These are the detail steps I went through to install PocketSphinx on my element14 Road Test Raspberry Pi 3B (Thank you guys again - I love it!)
(It got late and I stopped writing down things at the end - sorry.)
Refer to:
makezine.com Roomba, I Command Thee: Use Raspberry Pi for Voice Control
http://makezine.com/projects/use-raspberry-pi-for-voice-control/
First, go get the packages required for SphinxBase by executing:
sudo apt-get update
sudo apt-get install libasound2-dev autoconf libtool bison \
swig python-dev python-pyaudio
You’ll also need to install some Python libraries for use with our demo application. To do this, you’ll install and use the Python pip command with the following commands:
curl -O https://bootstrap.pypa.io/get-pip.py
sudo python get-pip.py
sudo pip install gevent grequests
OBTAINING THE SPHINX TOOLS
Now you can go about getting the SphinxBase package, which is used by PocketSphinx as well as other software in the CMU Sphinx family.
To obtain SphinxBase execute the following commands:
git clone git://github.com/cmusphinx/sphinxbase.git
cd sphinxbase
git checkout 3b34d87
./autogen.sh
make
(At this stage you may want to go make coffee …)
sudo make install
cd ..
You’re ready to move on to PocketSphinx.
To obtain PocketSphinx, execute the following commands:
git clone git://github.com/cmusphinx/pocketsphinx.git
cd pocketsphinx
git checkout 4e4e607
./autogen.sh
make
(Time for a second cup of coffee …)
sudo make install
cd ..
To update the system with your new libraries, run sudo ldconfig.
TESTING THE SPEECH RECOGNITION
Now that you have the building blocks of your speech recognition in place, you’ll want to test that it actually works before continuing.

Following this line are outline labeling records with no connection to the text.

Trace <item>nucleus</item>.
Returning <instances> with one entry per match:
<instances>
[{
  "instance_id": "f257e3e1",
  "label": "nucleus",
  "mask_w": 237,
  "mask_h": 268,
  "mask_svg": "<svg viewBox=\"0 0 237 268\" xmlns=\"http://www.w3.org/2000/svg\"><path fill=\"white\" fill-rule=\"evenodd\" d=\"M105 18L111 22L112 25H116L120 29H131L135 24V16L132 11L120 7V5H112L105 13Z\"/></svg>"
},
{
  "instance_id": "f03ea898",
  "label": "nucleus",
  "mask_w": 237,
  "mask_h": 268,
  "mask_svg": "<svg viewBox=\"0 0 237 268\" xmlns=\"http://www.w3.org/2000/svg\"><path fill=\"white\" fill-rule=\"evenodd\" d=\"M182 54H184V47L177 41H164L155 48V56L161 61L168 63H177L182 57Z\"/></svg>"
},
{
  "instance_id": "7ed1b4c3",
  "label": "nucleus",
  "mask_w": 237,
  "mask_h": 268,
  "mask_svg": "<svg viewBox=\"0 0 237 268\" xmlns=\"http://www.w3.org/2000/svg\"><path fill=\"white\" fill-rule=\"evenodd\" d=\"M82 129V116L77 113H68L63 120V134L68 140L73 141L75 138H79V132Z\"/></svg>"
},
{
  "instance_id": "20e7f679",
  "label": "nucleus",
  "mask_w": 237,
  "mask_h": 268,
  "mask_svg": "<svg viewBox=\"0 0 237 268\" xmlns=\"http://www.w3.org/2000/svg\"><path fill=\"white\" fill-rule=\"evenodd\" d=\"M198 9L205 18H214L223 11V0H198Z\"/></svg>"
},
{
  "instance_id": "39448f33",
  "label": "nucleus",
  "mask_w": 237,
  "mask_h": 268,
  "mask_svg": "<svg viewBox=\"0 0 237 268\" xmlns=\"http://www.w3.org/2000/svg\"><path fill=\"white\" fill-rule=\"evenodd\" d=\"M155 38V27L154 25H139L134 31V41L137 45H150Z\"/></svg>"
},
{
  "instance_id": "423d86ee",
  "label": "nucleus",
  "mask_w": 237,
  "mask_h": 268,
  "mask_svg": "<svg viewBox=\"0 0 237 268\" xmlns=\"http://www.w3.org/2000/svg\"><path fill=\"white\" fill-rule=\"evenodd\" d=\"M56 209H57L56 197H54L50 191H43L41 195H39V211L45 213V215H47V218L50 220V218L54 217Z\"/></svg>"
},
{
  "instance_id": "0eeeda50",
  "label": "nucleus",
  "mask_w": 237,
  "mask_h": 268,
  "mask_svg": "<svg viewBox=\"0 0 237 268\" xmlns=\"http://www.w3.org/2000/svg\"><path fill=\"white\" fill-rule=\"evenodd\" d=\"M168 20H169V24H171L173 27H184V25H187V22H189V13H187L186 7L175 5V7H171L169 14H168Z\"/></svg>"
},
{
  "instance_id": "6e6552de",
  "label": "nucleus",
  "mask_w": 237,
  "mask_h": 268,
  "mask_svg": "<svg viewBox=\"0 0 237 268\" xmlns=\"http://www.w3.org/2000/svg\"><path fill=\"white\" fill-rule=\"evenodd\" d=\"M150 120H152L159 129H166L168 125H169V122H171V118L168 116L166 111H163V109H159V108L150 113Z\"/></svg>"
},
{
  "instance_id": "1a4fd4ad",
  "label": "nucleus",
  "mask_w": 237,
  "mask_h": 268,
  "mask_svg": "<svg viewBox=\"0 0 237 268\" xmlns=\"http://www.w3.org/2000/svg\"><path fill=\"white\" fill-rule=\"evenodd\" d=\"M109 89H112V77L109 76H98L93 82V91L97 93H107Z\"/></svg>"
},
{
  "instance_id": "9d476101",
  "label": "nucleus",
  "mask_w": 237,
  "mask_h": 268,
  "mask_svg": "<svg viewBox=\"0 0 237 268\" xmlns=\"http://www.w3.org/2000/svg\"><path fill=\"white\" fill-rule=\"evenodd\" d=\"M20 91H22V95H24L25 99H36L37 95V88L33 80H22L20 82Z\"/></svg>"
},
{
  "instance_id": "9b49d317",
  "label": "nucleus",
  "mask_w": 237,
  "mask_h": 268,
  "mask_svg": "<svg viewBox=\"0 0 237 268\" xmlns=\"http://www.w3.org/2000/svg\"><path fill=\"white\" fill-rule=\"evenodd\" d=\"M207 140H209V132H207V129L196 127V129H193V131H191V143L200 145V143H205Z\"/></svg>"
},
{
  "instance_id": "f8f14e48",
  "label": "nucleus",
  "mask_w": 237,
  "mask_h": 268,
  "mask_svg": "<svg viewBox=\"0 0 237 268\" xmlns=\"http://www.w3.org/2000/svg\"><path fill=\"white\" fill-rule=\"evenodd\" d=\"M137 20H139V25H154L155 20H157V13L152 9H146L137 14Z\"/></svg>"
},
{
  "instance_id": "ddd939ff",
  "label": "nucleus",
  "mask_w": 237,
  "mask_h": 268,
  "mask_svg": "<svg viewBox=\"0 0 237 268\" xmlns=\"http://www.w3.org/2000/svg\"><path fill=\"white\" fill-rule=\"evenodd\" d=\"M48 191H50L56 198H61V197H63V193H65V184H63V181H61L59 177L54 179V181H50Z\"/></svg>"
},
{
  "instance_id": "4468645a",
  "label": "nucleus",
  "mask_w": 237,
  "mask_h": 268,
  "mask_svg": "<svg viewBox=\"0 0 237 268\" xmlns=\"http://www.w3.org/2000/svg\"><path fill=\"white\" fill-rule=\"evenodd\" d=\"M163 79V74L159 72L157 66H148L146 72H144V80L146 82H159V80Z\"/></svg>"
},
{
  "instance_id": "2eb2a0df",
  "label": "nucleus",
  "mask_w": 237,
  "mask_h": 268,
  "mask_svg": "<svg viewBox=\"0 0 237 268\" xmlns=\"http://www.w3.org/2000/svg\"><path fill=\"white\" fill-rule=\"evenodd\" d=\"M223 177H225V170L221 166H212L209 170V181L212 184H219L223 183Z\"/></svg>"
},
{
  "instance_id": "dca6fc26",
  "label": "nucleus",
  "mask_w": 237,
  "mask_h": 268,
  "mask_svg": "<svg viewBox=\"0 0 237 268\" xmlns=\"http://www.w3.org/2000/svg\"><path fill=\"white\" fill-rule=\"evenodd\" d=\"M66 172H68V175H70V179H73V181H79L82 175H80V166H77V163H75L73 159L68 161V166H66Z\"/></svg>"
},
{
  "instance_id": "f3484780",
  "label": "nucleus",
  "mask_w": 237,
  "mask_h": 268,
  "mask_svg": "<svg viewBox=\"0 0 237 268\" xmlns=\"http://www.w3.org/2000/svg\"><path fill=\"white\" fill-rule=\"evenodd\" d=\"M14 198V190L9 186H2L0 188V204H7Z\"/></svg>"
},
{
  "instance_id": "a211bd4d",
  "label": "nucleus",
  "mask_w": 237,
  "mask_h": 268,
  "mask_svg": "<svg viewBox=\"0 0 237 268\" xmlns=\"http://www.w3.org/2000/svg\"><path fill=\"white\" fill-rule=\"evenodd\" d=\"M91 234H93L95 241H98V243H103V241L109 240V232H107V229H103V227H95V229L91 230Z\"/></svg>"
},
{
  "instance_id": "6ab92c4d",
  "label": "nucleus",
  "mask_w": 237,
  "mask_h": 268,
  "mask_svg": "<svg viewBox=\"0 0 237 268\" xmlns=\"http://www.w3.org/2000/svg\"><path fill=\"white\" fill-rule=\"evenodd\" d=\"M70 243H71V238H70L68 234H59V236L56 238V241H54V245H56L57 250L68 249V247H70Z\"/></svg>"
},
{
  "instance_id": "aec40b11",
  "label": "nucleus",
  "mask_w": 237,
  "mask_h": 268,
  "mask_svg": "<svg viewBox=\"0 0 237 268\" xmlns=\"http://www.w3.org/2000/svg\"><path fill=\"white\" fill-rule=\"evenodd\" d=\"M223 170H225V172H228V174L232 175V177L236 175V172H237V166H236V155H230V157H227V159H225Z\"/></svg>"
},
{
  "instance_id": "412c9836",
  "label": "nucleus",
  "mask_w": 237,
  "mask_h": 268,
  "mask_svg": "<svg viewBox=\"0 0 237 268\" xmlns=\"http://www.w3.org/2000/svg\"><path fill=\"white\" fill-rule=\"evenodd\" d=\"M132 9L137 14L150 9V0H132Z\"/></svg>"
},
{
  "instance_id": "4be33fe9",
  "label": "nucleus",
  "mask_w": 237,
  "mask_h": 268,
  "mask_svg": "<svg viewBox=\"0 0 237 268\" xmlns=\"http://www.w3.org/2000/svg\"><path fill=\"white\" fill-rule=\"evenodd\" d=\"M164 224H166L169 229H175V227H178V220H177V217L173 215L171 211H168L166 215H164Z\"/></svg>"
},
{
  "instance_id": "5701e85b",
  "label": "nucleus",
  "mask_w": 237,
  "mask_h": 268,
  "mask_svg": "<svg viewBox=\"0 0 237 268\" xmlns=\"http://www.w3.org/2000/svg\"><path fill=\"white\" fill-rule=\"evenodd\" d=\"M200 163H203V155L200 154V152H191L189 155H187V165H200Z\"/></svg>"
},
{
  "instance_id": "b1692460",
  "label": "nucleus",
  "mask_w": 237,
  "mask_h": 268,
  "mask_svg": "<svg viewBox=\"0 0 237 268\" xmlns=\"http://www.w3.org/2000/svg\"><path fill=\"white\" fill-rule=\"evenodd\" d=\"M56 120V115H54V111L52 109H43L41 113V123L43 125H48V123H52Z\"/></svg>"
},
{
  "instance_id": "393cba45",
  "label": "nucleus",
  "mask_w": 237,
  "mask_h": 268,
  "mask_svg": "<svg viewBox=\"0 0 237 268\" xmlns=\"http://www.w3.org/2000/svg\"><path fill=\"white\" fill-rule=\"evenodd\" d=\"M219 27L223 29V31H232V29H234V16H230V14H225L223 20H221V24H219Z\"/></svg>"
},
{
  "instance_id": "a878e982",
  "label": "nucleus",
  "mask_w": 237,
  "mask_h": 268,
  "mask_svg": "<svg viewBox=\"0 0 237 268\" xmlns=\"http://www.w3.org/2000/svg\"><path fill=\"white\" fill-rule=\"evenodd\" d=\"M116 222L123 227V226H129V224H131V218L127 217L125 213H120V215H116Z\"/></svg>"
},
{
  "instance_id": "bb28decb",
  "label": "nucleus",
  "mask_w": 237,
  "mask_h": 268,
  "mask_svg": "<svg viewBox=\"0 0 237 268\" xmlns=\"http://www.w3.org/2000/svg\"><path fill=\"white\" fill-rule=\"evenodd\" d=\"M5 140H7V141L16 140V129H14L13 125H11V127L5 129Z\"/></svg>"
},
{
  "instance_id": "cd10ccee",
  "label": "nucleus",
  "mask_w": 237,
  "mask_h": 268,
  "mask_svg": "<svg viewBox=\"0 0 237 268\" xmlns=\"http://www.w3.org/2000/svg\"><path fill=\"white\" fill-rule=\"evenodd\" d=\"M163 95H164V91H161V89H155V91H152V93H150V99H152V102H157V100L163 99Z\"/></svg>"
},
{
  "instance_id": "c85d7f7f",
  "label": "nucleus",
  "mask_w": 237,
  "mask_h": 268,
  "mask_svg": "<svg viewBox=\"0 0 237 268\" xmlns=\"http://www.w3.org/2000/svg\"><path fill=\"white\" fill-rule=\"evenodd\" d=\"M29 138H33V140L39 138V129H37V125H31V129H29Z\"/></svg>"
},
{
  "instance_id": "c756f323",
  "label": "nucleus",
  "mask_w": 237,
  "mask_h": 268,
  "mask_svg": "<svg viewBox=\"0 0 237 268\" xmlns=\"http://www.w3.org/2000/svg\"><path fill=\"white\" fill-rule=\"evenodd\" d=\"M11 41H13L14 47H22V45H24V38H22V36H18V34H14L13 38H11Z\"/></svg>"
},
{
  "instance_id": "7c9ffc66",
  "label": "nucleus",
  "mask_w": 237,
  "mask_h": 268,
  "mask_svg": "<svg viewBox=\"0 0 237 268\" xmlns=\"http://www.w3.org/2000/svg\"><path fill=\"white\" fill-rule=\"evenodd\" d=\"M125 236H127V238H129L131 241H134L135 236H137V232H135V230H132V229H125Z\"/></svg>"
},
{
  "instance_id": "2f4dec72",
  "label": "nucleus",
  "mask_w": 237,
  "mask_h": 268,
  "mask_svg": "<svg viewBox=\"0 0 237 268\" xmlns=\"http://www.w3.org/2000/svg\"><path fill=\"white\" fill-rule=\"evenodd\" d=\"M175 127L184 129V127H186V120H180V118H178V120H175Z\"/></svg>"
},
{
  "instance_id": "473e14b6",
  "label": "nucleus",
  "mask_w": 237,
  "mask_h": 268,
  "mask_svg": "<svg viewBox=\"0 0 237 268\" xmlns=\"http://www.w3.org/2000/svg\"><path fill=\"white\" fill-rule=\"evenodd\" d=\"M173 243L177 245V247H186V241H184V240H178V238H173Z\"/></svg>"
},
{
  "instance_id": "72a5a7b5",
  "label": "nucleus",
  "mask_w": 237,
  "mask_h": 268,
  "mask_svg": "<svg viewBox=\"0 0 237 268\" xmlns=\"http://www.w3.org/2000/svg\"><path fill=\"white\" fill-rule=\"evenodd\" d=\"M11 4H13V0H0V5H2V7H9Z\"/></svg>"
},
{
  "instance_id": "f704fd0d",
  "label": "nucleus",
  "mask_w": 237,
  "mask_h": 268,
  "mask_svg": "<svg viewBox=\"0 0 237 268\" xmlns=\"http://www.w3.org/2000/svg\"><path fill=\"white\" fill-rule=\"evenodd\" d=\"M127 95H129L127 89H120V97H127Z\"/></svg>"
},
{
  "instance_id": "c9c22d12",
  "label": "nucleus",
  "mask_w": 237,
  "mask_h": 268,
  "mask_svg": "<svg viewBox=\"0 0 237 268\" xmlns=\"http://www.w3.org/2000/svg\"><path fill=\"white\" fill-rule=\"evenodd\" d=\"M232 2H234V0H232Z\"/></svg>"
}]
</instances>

Now you can run a test of PocketSphinx using
pocketsphinx_continuous -inmic yes.
You should see something like the following, which indicates the system is ready for you to start speaking:
...
...
Listening...
Input overrun, read calls are too rare (non-fatal)
You can safely ignore the warning. Go ahead and speak!
When you’re finished, you should see some technical information along with PocketSphinx’s best guess as to what you said, and then another READY prompt letting you know it’s ready for more input.
INFO: ngram_search.c(874): bestpath 0.10 CPU 0.071 xRT
INFO: ngram_search.c(877): bestpath 0.11 wall 0.078 xRT
what
READY....
RECO FROM FILE with large LM:
arecord -f s16_LE -r 16000 test16k.wav
pocketsphinx_continuous -infile test16k.wav 2>&1 | tee ./psphinx.log
xRT= sum of fwdflat, CPU xRT (from Nikolay )
My files are located at: https://github.com/slowrunner/Pi3RoadTest
Pi3RoadTest/ top directory
recoMic/ contains recognition test using pocketsphinx with the microphone
recoFile/ contains recognition test and results for pocketsphinx with file input
copy the folder cmusphinx-5prealpha-en-us-ptm-2.0 into recoMic/ and into recoFile/
download the prebuilt acoustic model from the Sphinx SourceForge: http://sourceforge.net/projects/cmusphinx/files/Acoustic%20and%20Language%20Models/US%20English%20Generic%20Acoustic%20M…
copy into recoMic/ and into recoFile/
extract it with:
tar -xvf cmusphinx-en-us-ptm-5.2.tar.gz.
See the notes file in each dir for exact commands to run the test and how to process the log file to get results statistics.
================
In lm mode log shows performance information (latest psphinx supposedly will show for grammar mode also).
For individual or TOTAL:
Add up fwdtree + fwdflat + bestpath CPU time = CPU time spent recognizing
Add up fwdtree + fwdflat + bestpath xRT (<1 e.g. 0.52 means 1s of audio takes 0.52 seconds of CPU time, or 0.52% of one core to perform the reco.
(To calculate length of audio processed divide total CPU time by percent of CPU)
on Pi 3: (126 phrase corpus using 136 words, 278 bi-grams, 295 tri-grams)
1.2GHz single core processing
64 phrases:
Total CPU: 75.7s 0.52 xRT 146s audio
Total Wall: 190s 1.3 xRT (146s audio) -
Wall time includes startup, tear down, output and logging.
Reco from mic cannot be faster than realtime.
0.52 xRT CPU means 52% of one core used by ASR.